+++ Excerpted data +++

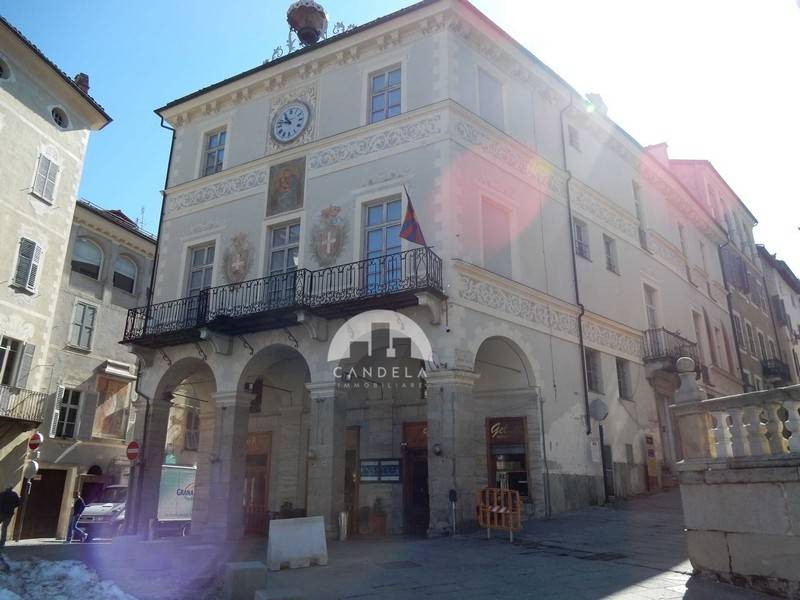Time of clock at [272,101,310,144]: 10:47
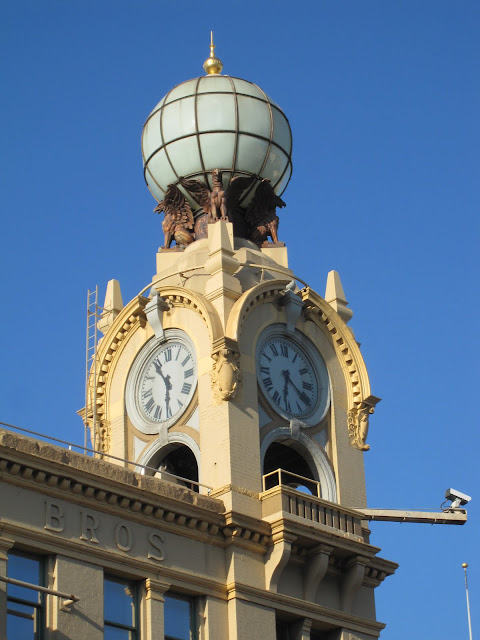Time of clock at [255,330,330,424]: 6:21
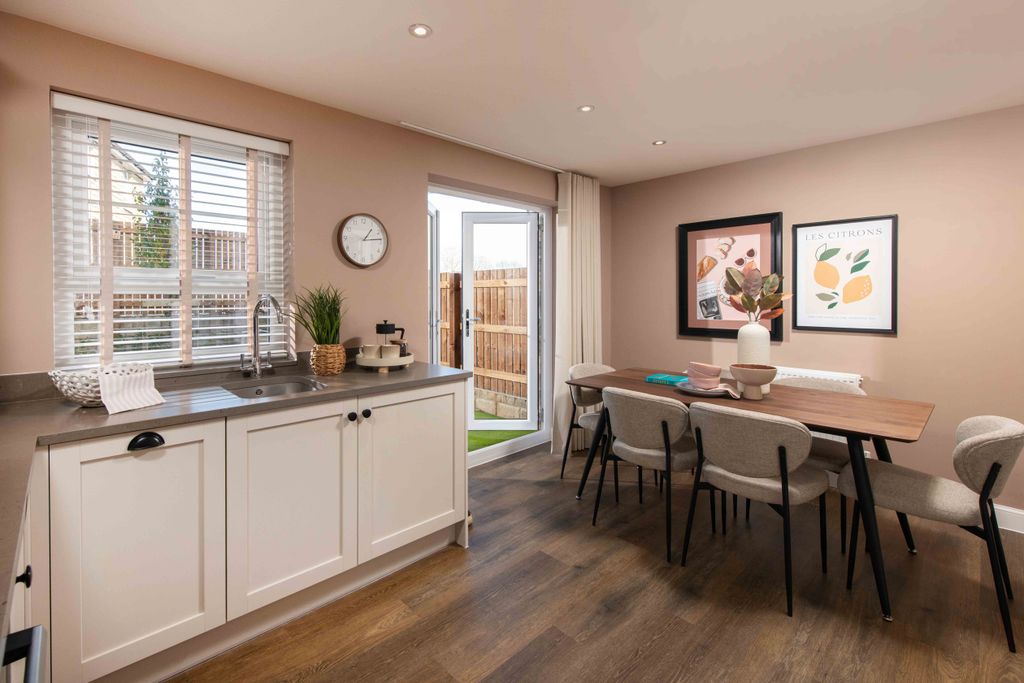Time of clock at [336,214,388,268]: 1:13
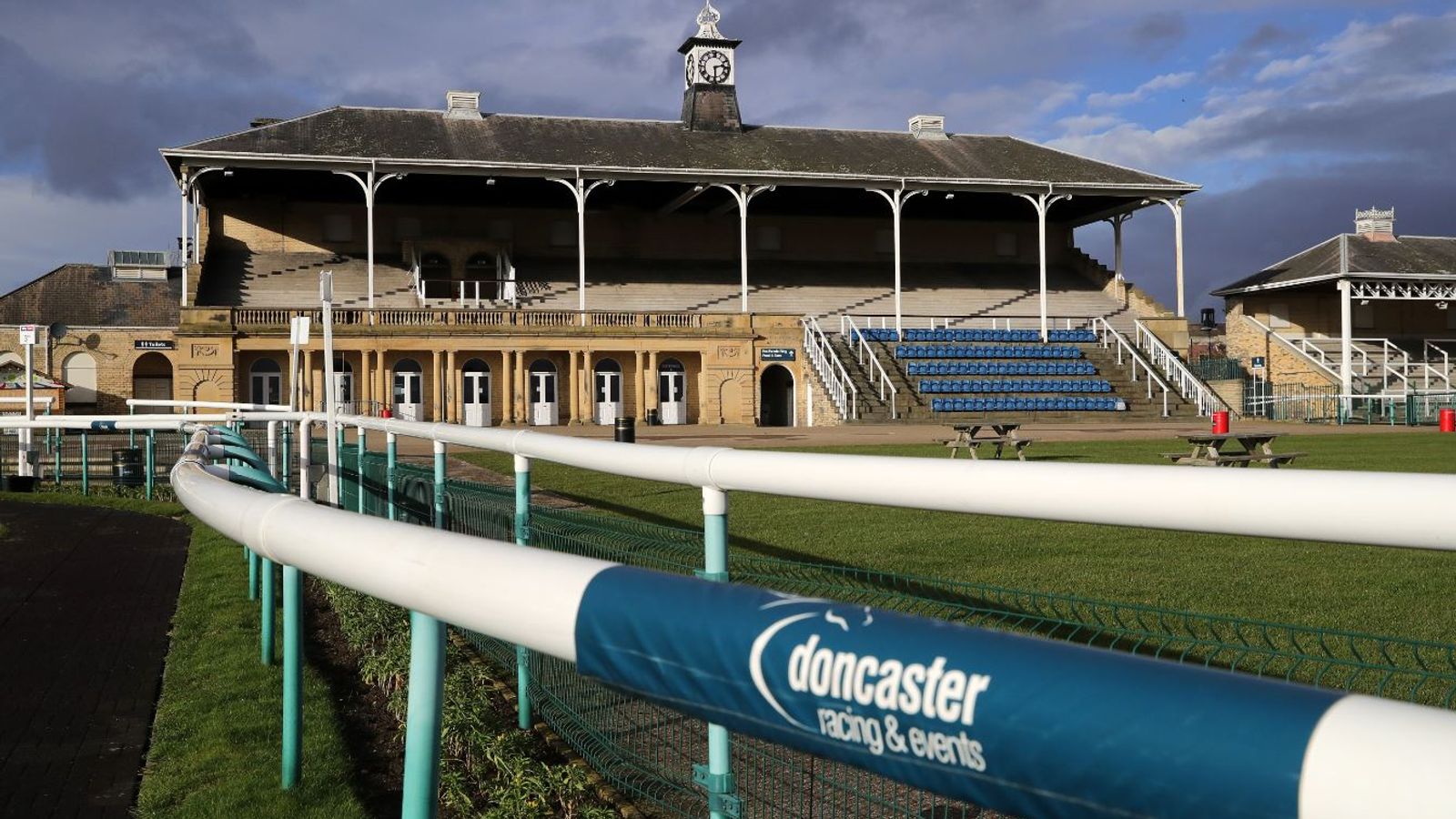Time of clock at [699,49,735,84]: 2:29
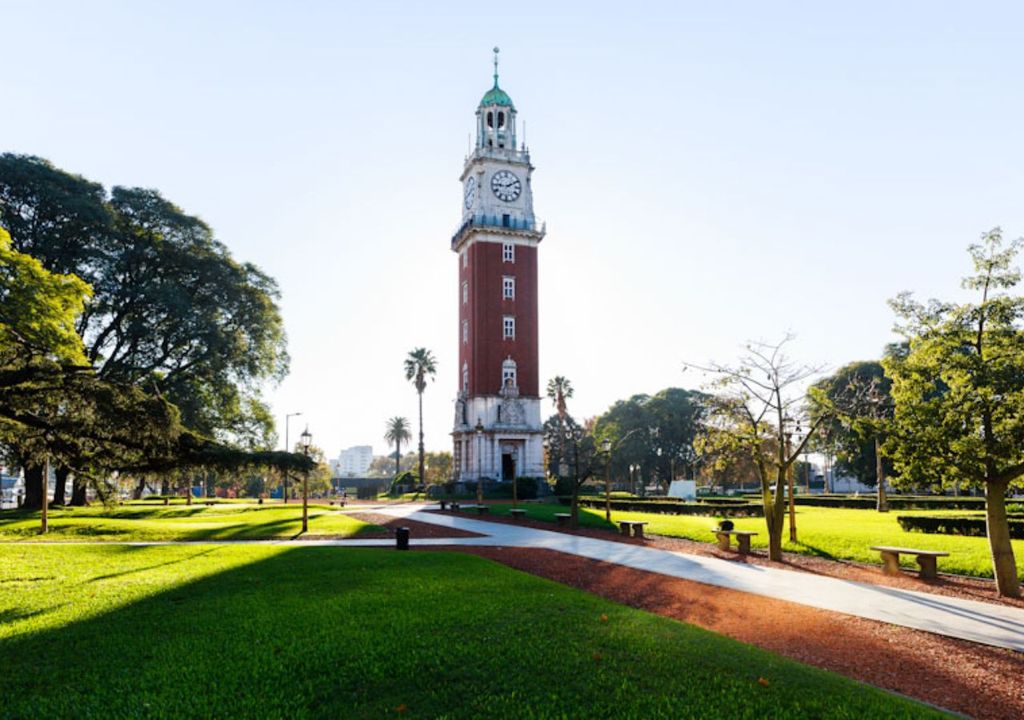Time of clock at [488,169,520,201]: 9:10
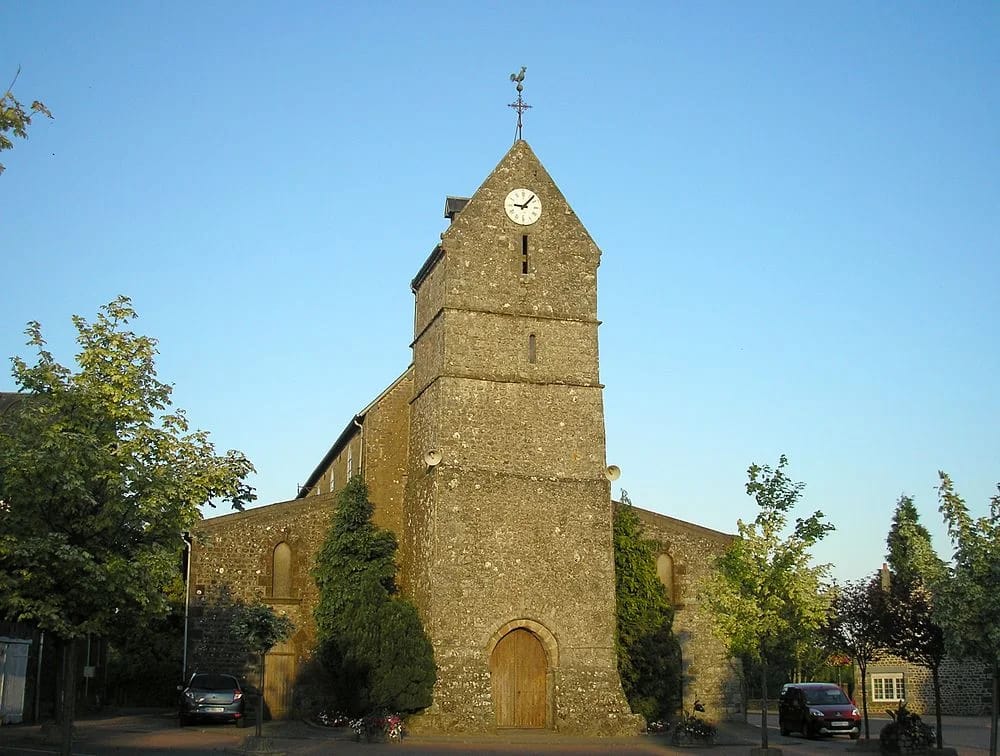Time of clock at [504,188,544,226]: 9:07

+++

Work to complete:
Please rename "clock" to "watch" in the records, starting at the line that contains "Time of clock at [488,169,520,201]: 9:10" and ending at the end of the records, with everything else unchanged. Leave the pictures out of your answer.

Solution for this exercise:
Time of watch at [488,169,520,201]: 9:10
Time of watch at [504,188,544,226]: 9:07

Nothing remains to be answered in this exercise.